Опять машет Орлик рукой, опять колотят бубны… К осужденным подходит священник с крестом. Осужденные падают ниц, звеня кандалами, потом поднимаются, крестятся. Священник их напутствует только им одним слышными словами и дает целовать крест.
Осужденные остаются на коленях: они знают казацкие обычаи и не хотят в последний раз в жизни ударить перед казаками лицом в грязь. Снова Орлик машет рукой. Из-за стрельцов выходит низенький, широкоплечий, татарского облика «кат» с блестящим топором в руках. Молнией блеснуло железо в глаза осужденным. Палач положил топор на помост и взял оттуда белый мешок: это был саван, что-то длинное, словно поповская риза без рукавов. Когда палач подошел к Искре, чтобы связать ему руки висевшею у пояса веревкою, Искра оттолкнул его.

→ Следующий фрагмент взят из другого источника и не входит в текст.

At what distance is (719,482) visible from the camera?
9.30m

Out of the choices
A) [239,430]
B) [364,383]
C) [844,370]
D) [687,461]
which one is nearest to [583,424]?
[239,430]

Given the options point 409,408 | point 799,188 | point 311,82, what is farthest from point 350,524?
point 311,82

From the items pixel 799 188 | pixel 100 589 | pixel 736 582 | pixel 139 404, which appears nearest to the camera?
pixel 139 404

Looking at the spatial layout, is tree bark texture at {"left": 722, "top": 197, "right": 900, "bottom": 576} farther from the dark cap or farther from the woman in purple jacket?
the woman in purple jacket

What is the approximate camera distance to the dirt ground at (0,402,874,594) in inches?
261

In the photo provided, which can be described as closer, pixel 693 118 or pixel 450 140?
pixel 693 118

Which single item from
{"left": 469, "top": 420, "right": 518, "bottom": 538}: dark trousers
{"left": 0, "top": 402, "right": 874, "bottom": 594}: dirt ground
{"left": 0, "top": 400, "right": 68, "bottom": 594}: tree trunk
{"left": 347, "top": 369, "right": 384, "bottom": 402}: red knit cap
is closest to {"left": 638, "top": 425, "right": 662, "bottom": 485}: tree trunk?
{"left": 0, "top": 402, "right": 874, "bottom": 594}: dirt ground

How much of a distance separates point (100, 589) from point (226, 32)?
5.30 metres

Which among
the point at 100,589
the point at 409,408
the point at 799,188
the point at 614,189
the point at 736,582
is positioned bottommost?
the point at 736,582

– Геть! – крикнул он с силой. – Я не хочу йти до Бога злодием… не рушь моих рук.
Палач глянул на Мазепу. Тот сделал знак, чтобы Искре не связывали рук. Тогда палач накинул саван сначала на него, потом на Кочубея. Оба осужденных поднялись с земли, бодро взошли на помост, повернулись к казакам, сделали им по глубокому поклону и стали на колени, вытянув вперед головы, чтобы удобнее было палачу рубить им шеи.

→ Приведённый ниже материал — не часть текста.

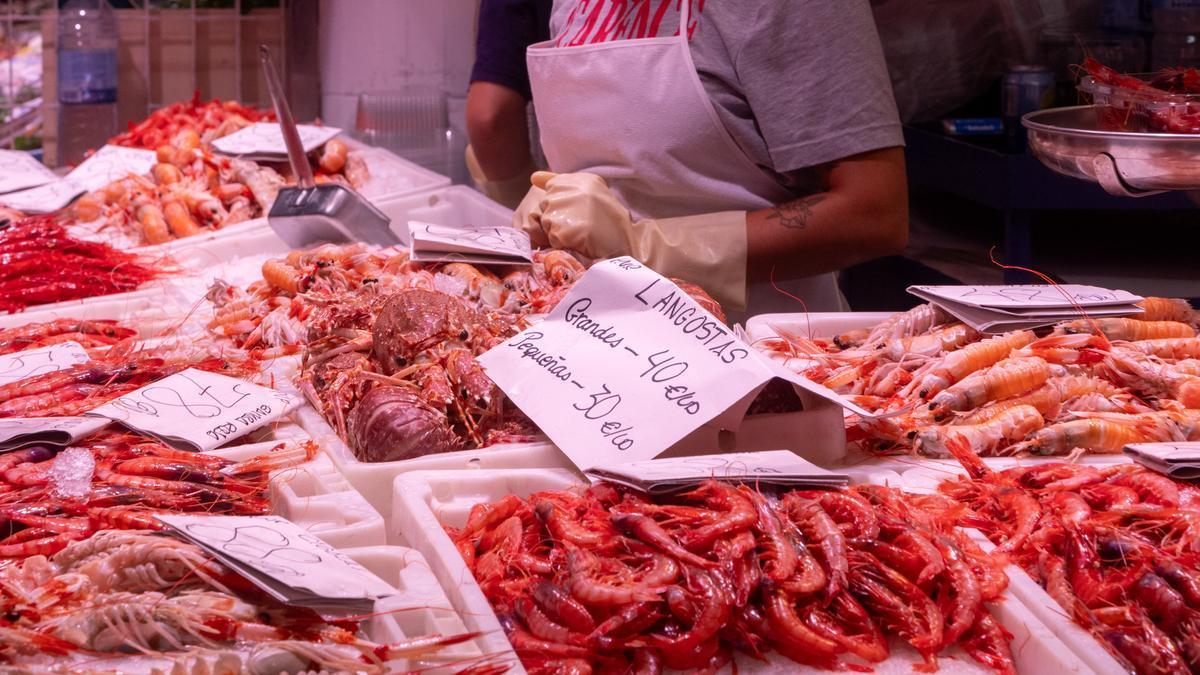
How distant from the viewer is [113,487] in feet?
5.68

Палач взял топор и, поглядывая на Мазепу, ожидал знака. Желтая, с золотистыми крыльями бабочка, порхавшая над помостом, спустилась и села на помост как раз перед осужденными, расправляя свои блестящие крылышки. Искра, высвободив из-под своих колен подол савана, махнул им на бабочку, и она снова закружилась над помостом.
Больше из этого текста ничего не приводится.